● Texte à lire:
_ _ _

Fin 2016, 6 couples d'amis ont décidé d'acheter une ferme à Epiniac pour y fonder un éco-hameau. Ce site comprend, sur 4,3 ha, des bois, haies et arbres isolés, des bâtiments pour l'habitat partagé et l'accueil, des prairies et jardins, des vergers plantés, et un futur espace-test de formation en pépinière (en projet).
La partie boisée représente ilha de la propriété, c'est peu mais ce bois constitue en fait une partie d'une forêt de 12 ha dont la majorité appartient à une famille du secteur. Ces bois ont un réel caractère sauvage et rural, typique du secteur, à base de chênes pédonculés et de châtaigniers, complétés par des aulnes, des frênes et de quelques peupliers plantés dans les parties humides. Le bois est séparé de la forêt par le ruisseau de la Corbonais, ruisseau temporaire recalibré sur certains secteurs mais qui présente sur le site un faciès naturel riche en blocs, méandres et graviers. L'histoire de ce bois (voir ci-dessous) explique la diversité des essences et des conditions de vie, qui génèrent des sous-bois eux aussi diversifiés, avec le houx, le chèvrefeuille ou le tamier, et une riche flore de fougères (10 espèces), d'anémones des bois, de lamiers, d'euphorbe des bois, de sceaux de Salomon, de Dorine dans les parties humides, et aussi de quelques pieds d'Epipactis helleborine,orchidée des bois clairs. L'entretien y est très modeste, c'est notre espace sauvage, et les bois morts sur pied ou au sol sont assez fréquents, et supports de vie pour une faune adaptée (pics épeiche, mar, épeichette), lucanes et autres invertébrés. Le cortège des oiseaux est assez classique, à part le Loriot ou le pic mar et parfois la visite de l'Autour, celui des mammifères également, observé à la caméra nocturne (Blaireau, martre, renard, hérisson, putois, chevreuil, sanglier, lièvre, ...). La salamandre et la grenouille rousse y sont fréquentes et se reproduisent dans les flaques, mares et prairies humides proches. Le site n'est pas exceptionnel, mais il faut noter quand même dans la forêt la présence de deux espaces de landes humides, habitat d'intérêt communautaire, avec le cortège associé (Bruyère ciliée, callune, ajonc nain, cirse d'Angleterre, Orchis tacheté, ...), qui marquent bien le caractère acide et peu fertile de ce secteur, ce qui n'empêche pas sa richesse écologique.

_ _ _

● Objectifs:
• a. Selon le texte sur l'éco-hameau d'Epiniac, quel ruisseau sépare le bois de la forêt ?
• b. Recopiez à l'identique le passage du texte sur l'éco-hameau d'Epiniac commençant par "Fin 2016, 6" et se terminant par "pépinière (en projet).".
Le matériel n'a aucun rapport avec le texte sur l'éco-hameau d'Epiniac.

_ _ _

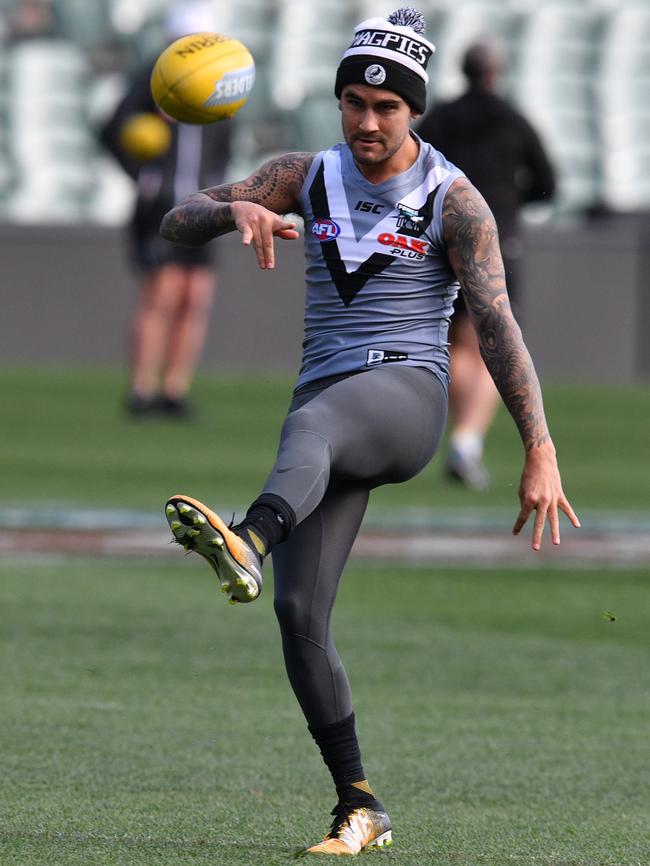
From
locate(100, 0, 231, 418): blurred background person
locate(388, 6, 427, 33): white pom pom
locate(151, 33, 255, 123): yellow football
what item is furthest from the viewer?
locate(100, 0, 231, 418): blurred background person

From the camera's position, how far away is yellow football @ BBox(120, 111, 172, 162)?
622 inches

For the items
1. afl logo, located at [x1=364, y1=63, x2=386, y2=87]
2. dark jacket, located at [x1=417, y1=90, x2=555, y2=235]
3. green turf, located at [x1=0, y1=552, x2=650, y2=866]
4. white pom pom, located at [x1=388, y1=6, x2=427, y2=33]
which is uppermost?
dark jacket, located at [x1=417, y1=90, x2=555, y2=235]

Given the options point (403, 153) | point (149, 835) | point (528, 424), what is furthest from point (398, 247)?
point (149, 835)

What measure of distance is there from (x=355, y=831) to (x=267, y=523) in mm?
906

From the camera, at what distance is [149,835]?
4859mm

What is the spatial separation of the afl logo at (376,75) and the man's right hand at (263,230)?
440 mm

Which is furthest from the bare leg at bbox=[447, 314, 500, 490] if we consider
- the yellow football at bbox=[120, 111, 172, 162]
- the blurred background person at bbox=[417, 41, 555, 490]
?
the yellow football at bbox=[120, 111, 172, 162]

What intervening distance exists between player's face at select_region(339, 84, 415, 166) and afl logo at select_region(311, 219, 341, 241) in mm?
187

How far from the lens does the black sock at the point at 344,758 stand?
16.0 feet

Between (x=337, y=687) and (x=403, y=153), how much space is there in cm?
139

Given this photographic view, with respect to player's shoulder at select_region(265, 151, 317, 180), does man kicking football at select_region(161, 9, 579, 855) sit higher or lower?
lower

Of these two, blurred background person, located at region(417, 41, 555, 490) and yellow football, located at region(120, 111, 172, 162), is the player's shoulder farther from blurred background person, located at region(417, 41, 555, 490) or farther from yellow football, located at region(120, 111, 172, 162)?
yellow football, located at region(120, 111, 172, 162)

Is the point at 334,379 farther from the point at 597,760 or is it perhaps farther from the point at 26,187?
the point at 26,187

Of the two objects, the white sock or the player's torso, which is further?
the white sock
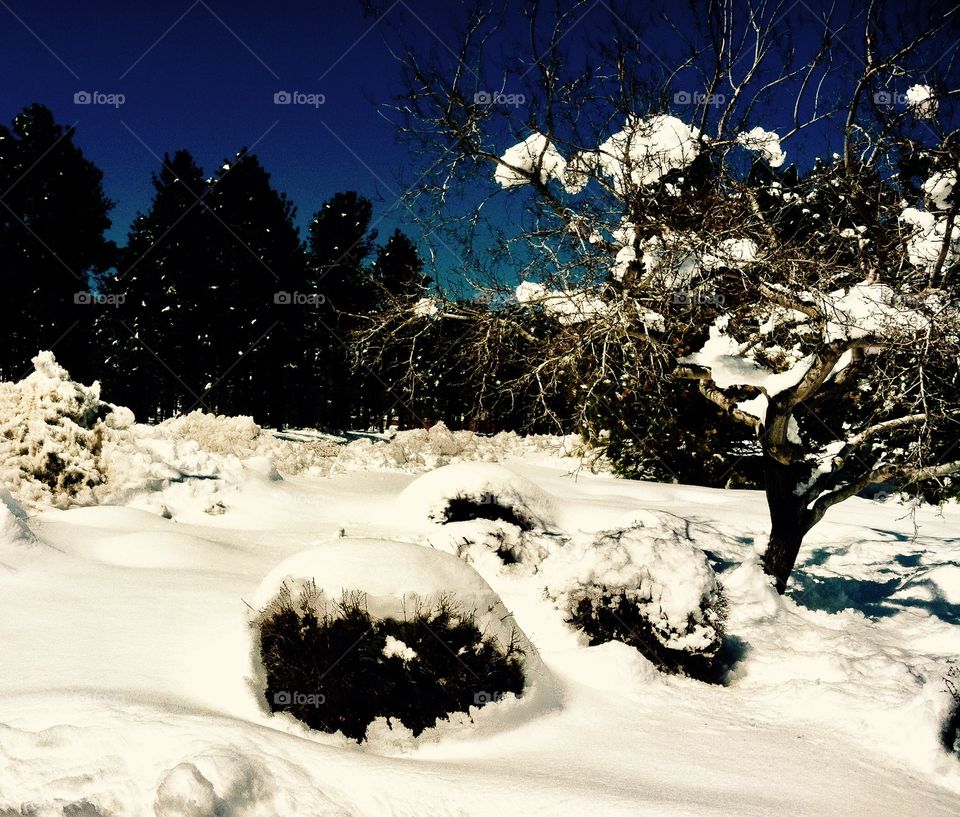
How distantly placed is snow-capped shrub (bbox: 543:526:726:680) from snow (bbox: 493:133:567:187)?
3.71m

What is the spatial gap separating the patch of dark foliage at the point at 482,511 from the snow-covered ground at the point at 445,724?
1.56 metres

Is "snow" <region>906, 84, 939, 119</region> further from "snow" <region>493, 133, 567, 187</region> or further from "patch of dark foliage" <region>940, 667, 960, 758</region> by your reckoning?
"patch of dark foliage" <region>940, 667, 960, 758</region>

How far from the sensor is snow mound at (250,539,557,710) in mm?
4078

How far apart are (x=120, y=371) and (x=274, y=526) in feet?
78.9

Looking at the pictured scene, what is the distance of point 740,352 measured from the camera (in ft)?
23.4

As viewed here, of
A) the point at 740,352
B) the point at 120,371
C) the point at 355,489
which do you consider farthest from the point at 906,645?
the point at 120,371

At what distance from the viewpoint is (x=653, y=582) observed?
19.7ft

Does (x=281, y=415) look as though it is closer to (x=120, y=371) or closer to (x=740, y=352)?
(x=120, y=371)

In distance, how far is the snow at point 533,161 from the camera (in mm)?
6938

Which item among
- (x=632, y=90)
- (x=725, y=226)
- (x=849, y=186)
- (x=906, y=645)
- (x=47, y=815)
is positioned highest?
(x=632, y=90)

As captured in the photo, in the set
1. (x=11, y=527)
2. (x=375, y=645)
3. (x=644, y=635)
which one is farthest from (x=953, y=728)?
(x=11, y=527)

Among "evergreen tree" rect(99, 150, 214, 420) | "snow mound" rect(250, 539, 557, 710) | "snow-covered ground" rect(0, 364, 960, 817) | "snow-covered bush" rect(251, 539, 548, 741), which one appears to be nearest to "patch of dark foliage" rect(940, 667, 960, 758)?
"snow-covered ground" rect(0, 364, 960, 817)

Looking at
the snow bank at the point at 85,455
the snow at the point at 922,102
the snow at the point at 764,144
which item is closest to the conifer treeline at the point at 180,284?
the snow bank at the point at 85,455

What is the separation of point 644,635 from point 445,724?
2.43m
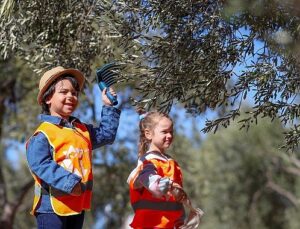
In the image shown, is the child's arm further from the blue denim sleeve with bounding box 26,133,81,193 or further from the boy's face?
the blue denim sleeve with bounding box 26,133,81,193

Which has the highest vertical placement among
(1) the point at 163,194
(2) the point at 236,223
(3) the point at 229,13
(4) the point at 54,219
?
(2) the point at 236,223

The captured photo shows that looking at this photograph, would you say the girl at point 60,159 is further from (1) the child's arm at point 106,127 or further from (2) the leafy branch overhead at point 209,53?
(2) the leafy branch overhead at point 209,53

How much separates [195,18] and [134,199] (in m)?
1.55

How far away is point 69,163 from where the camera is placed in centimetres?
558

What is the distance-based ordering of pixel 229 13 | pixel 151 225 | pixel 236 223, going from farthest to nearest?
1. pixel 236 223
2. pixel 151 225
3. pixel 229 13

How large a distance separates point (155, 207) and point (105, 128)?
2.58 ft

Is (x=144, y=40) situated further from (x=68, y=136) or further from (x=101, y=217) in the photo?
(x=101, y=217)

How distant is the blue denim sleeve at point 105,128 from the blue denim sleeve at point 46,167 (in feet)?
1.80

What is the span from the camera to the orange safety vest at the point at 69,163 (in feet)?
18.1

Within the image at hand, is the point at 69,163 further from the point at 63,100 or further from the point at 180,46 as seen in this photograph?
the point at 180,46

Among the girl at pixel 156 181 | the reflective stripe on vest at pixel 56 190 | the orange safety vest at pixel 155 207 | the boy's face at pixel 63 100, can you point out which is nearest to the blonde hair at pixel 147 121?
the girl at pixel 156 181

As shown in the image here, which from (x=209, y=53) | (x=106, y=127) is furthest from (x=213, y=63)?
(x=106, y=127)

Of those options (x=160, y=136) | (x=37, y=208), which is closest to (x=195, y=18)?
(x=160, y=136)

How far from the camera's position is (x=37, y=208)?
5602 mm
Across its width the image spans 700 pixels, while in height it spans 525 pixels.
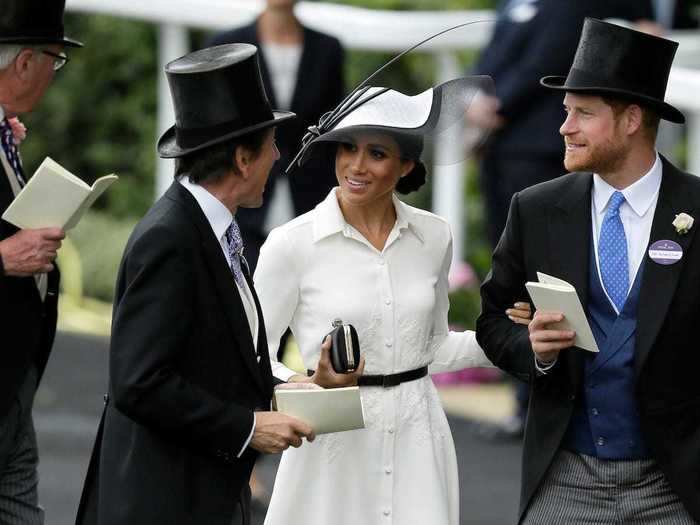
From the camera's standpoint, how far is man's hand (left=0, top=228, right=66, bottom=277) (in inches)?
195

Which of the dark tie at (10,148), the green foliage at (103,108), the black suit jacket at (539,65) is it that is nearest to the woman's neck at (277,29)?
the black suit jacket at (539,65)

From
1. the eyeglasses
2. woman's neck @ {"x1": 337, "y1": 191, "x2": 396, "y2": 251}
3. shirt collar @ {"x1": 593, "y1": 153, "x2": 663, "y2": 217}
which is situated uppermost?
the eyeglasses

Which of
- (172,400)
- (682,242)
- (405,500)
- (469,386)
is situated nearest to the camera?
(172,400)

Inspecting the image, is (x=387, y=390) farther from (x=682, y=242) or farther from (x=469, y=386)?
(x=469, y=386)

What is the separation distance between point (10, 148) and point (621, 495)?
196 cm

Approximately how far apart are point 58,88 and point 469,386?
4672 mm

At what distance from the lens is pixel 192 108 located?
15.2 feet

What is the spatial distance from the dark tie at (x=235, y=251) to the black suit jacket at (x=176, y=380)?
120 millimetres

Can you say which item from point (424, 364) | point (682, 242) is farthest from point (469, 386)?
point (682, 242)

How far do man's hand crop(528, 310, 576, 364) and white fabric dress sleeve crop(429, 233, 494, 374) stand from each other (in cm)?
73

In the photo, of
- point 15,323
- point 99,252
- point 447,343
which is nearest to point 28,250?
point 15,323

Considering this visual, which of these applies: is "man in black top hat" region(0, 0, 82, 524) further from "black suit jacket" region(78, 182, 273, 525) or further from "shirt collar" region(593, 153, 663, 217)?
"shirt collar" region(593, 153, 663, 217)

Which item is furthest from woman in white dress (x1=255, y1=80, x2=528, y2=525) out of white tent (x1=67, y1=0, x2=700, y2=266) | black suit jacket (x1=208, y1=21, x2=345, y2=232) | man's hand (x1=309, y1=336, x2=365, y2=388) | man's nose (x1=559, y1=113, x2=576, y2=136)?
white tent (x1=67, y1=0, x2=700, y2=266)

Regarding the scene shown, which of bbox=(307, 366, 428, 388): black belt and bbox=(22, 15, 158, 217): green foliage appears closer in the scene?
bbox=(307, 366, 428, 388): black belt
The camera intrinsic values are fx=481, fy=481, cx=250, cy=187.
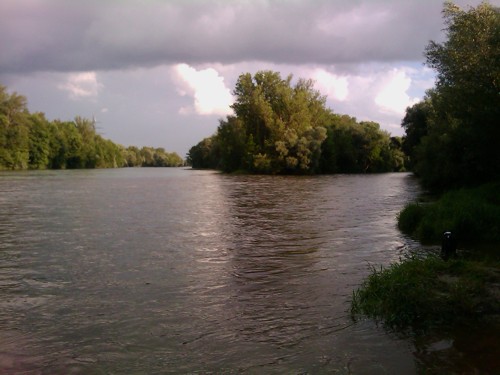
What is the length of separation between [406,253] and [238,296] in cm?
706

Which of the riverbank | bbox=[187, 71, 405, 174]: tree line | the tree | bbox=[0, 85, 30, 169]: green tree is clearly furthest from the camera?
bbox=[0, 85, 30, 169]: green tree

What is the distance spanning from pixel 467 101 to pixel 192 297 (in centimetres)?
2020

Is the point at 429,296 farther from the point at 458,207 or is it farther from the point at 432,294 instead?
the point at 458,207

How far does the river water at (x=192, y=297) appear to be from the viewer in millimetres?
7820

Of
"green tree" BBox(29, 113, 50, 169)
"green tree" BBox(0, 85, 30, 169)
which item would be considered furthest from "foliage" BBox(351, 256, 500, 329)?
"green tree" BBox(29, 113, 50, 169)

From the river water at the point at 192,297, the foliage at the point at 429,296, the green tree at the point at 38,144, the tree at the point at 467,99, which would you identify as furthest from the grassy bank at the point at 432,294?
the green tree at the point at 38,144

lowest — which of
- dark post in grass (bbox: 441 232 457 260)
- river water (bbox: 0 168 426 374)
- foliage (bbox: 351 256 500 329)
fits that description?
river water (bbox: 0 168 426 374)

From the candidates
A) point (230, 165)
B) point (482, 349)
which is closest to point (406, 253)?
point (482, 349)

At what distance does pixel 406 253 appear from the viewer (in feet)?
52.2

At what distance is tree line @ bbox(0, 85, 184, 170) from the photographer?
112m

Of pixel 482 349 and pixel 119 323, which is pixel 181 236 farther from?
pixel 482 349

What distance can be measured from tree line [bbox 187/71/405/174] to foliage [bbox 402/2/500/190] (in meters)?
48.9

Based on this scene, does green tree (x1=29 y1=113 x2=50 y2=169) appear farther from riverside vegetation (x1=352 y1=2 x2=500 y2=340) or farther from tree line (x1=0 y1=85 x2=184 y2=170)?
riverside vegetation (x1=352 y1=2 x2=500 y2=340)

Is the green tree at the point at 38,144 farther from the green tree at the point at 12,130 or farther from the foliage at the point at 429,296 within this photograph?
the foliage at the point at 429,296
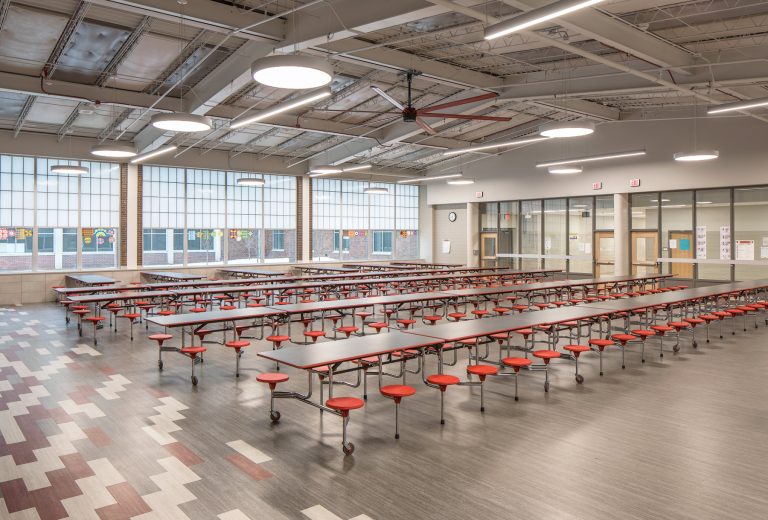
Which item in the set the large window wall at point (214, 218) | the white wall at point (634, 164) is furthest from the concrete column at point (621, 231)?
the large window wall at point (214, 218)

_ _ _

● Réponses:
• a. Le ruisseau de la Corbonais.

• b.
Fin 2016, 6 couples d'amis ont décidé d'acheter une ferme à Epiniac pour y fonder un éco-hameau. Ce site comprend, sur 4,3 ha, des bois, haies et arbres isolés, des bâtiments pour l'habitat partagé et l'accueil, des prairies et jardins, des vergers plantés, et un futur espace-test de formation en pépinière (en projet).